Kulkarni financed most of his £2000 rickshaw with a loan from a private banker - at a whopping 24% interest rate. Still, he is confident that he'll thrive at his new profession, even though Surat appears to be glutted with rickshaws, making competition fierce.

Most of factories that cut and polish high-end diamonds are in Surat's leafier neighbourhoods. The modern, fresh-painted diamond factories rise above the city's noisy tangle of traffic and street markets. The factories are heavily guarded compounds, usually behind thick, scrub-steel gates.

Before he took his own life, Kalpesh worked at Sanghavi Diamonds, one of the biggest diamond factories in Asia with most of its computerised equipment imported from Belgium.

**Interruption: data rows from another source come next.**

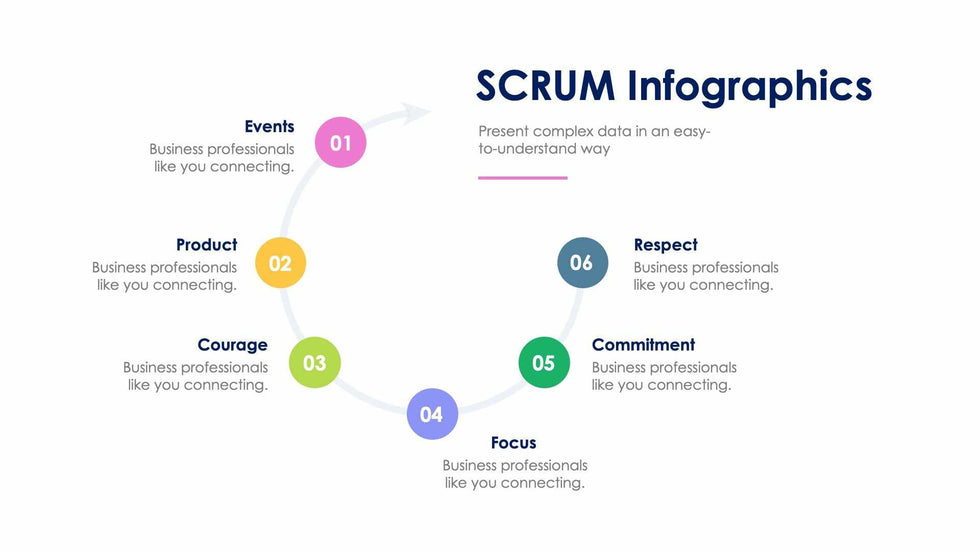 SCRUM Infographics

Present complex data in an easy-to-understand way

Events
Business professionals like you connecting.
01

Product
Business professionals like you connecting.
02

Courage
Business professionals like you connecting.
03

04
Focus
Business professionals like you connecting.

05
Commitment
Business professionals like you connecting.

06
Respect
Business professionals like you connecting.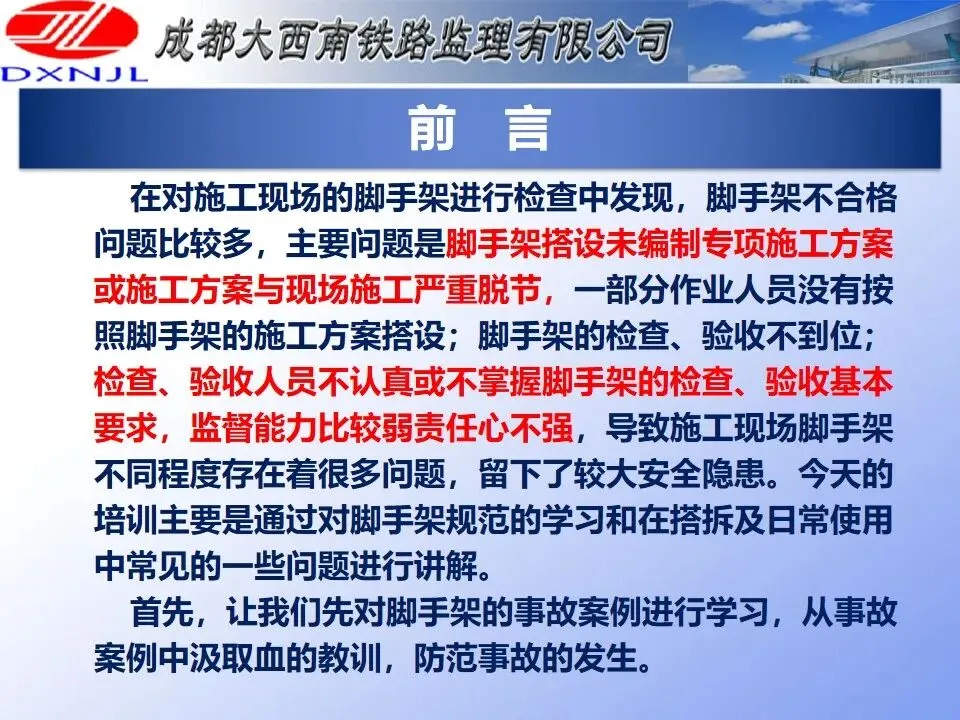 DXNJL

成都大西南铁路监理有限公司

前 言

在对施工现场的脚手架进行检查中发现，脚手架不合格问题比较多，主要问题是脚手架搭设未编制专项施工方案或施工方案与现场施工严重脱节，一部分作业人员没有按照脚手架的施工方案搭设；脚手架的检查、验收不到位；检查、验收人员不认真或不掌握脚手架的检查、验收基本要求，监督能力比较弱责任心不强，导致施工现场脚手架不同程度存在着很多问题，留下了较大安全隐患。今天的培训主要是通过对脚手架规范的学习和在搭拆及日常使用中常见的一些问题进行讲解。

首先，让我们先对脚手架的事故案例进行学习，从事故案例中汲取血的教训，防范事故的发生。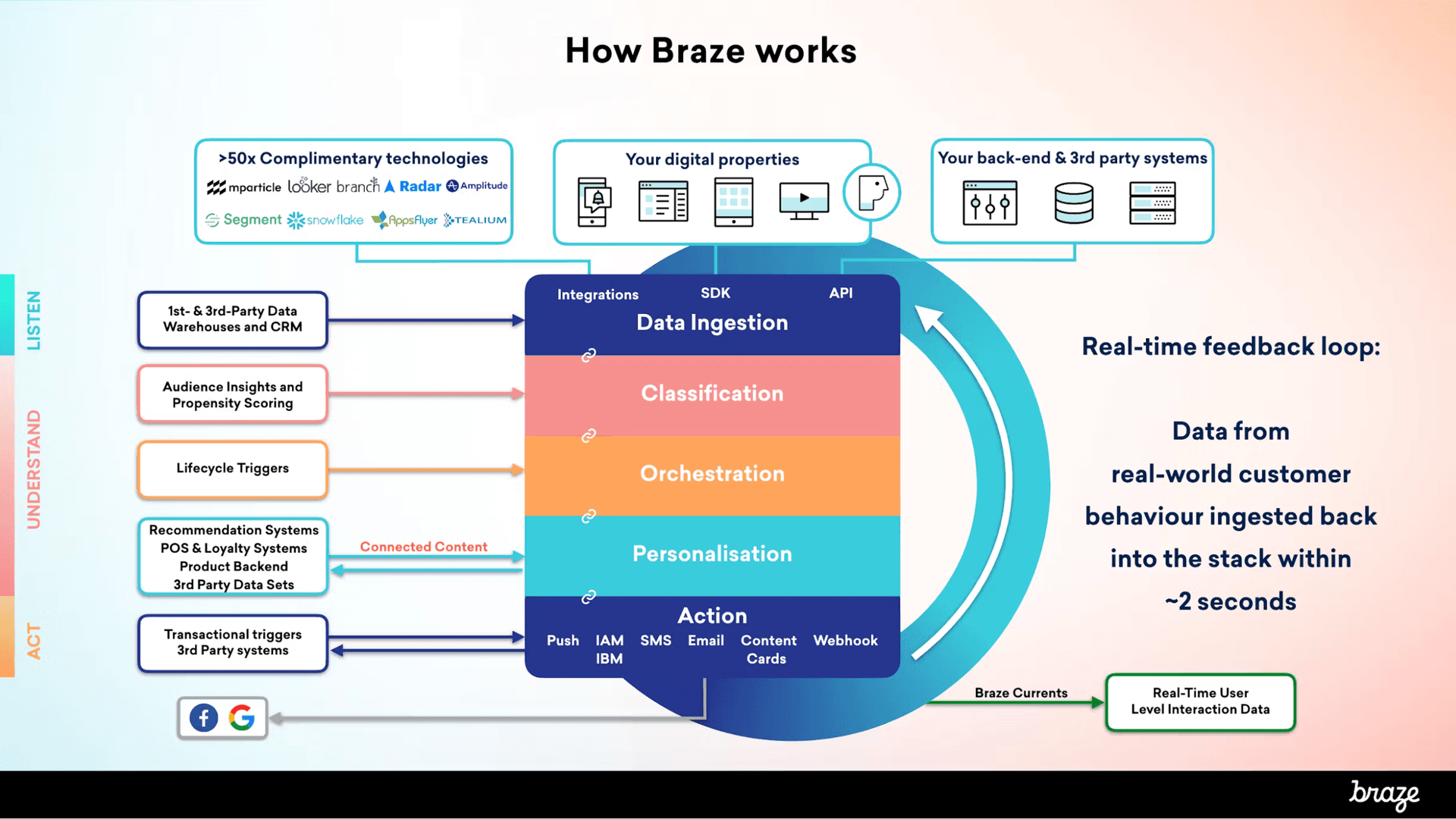 How Braze works

>50x Complimentary technologies
mparticle looker branch Radar Amplitude
Segment snowflake AppsFlyer TEALIUM

Your digital properties

Your back-end & 3rd party systems

LISTEN
UNDERSTAND
ACT

1st- & 3rd-Party Data Warehouses and CRM

Audience Insights and Propensity Scoring

Lifecycle Triggers

Recommendation Systems
POS & Loyalty Systems
Product Backend
3rd Party Data Sets

Connected Content

Transactional triggers
3rd Party systems

Integrations SDK API
Data Ingestion

Classification

Orchestration

Personalisation

Action
Push IAM IBM SMS Email Content Cards Webhook

Real-time feedback loop:

Data from real-world customer behaviour ingested back into the stack within ~2 seconds

Braze Currents

Real-Time User Level Interaction Data

braze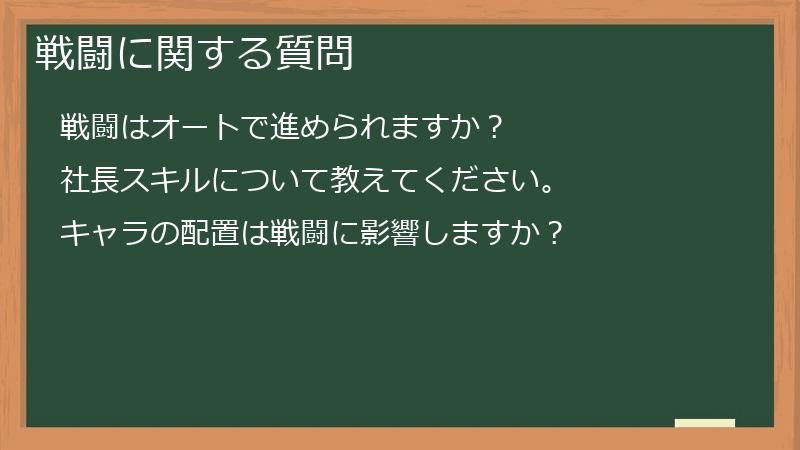 戦闘に関する質問

戦闘はオートで進められますか？

社長スキルについて教えてください。

キャラの配置は戦闘に影響しますか？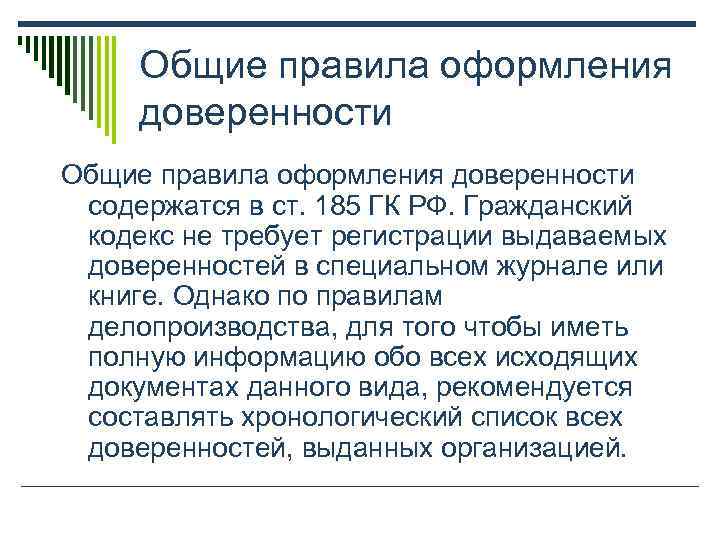 Общие правила оформления доверенности

Общие правила оформления доверенности содержатся в ст. 185 ГК РФ. Гражданский кодекс не требует регистрации выдаваемых доверенностей в специальном журнале или книге. Однако по правилам делопроизводства, для того чтобы иметь полную информацию обо всех исходящих документах данного вида, рекомендуется составлять хронологический список всех доверенностей, выданных организацией.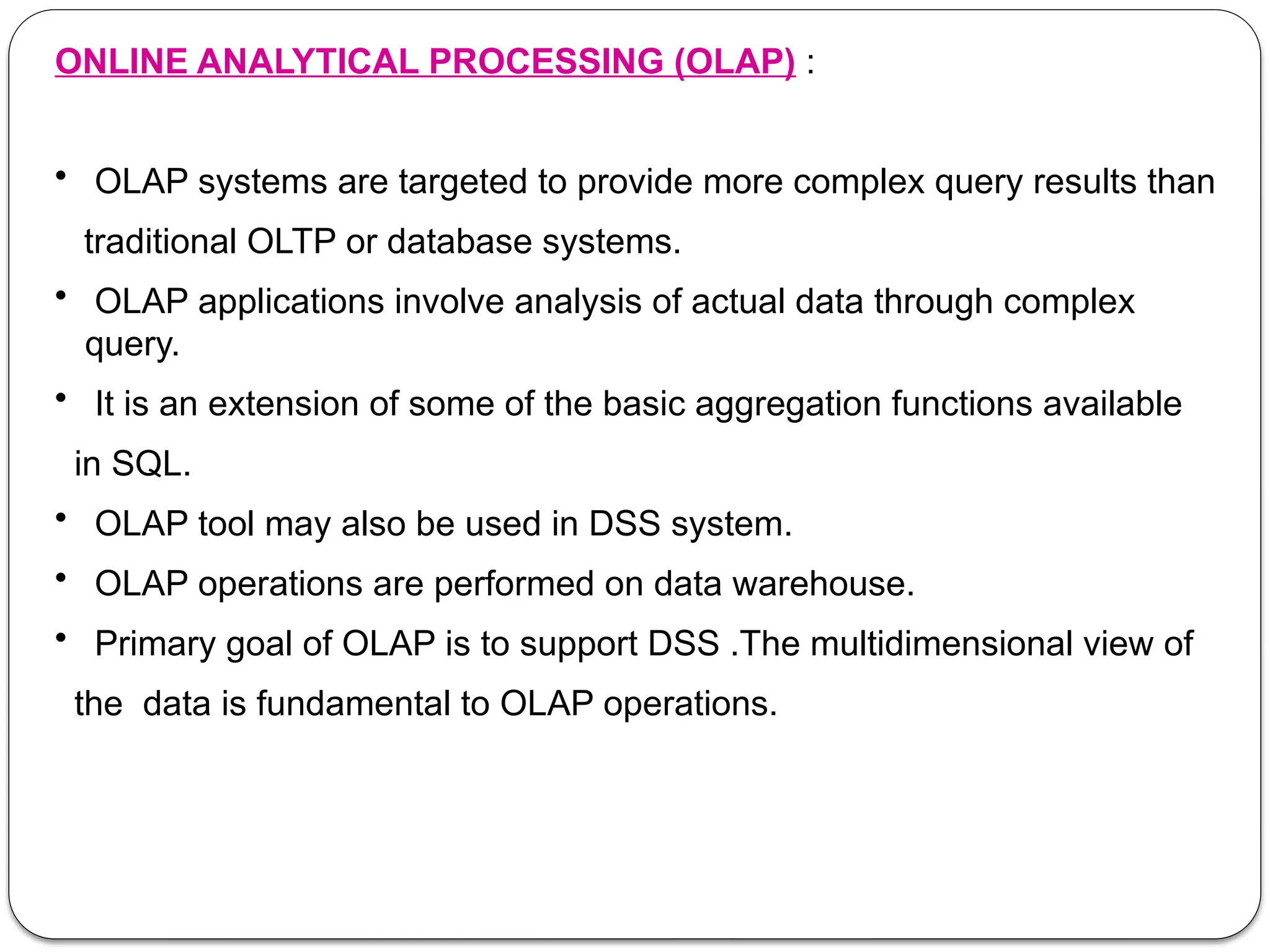 ONLINE ANALYTICAL PROCESSING (OLAP) :

• OLAP systems are targeted to provide more complex query results than traditional OLTP or database systems.

• OLAP applications involve analysis of actual data through complex query.

• It is an extension of some of the basic aggregation functions available in SQL.

• OLAP tool may also be used in DSS system.

• OLAP operations are performed on data warehouse.

• Primary goal of OLAP is to support DSS .The multidimensional view of the data is fundamental to OLAP operations.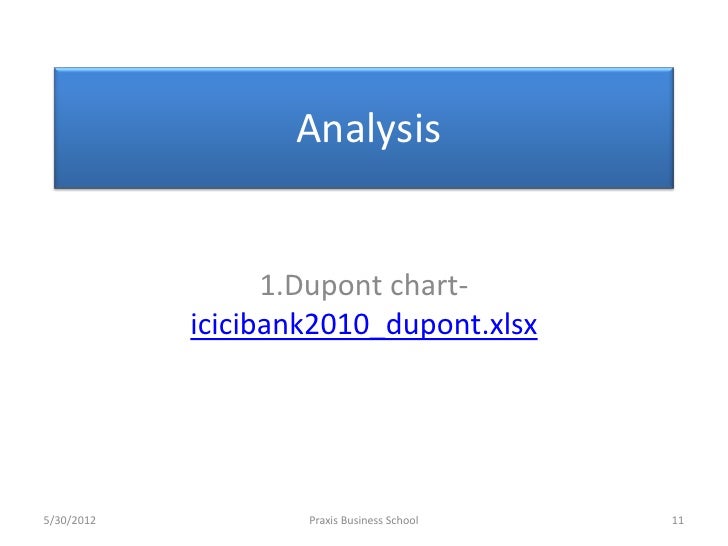 Analysis

1.Dupont chart-
icicibank2010_dupont.xlsx

5/30/2012 Praxis Business School 11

"We don't want to lay off any of our workers. But people are not buying as many diamonds," said Chandrakant Sanghavi, managing director of Sanghavi Diamonds, which earned about £50 million last year.

Inside the noisy, dimly lit factory, hundreds of cutters and polishers are hunched over grinding wheels.

It is almost an exercise in absurdity to follow the links in the global financial system that connect an American homeowner defaulting on their mortgage to the suicide of a laid-off diamond worker in India. But Pushba feels that Kalpesh was a victim of the larger, distant forces of global capitalism.

"It makes me sad and angry that so many lives are being ruined because no-one is buying diamonds, not that we could ever hope to own a diamond ourselves," said Pushba, dropping her eyes to the floor of her mother's cluttered, one-room house.

"The world's economy is becoming poor and everyone is suffering," she said as she rose to pour water for her mother and two siblings.

"But I lost my husband because of it, and the chance of having children of my own."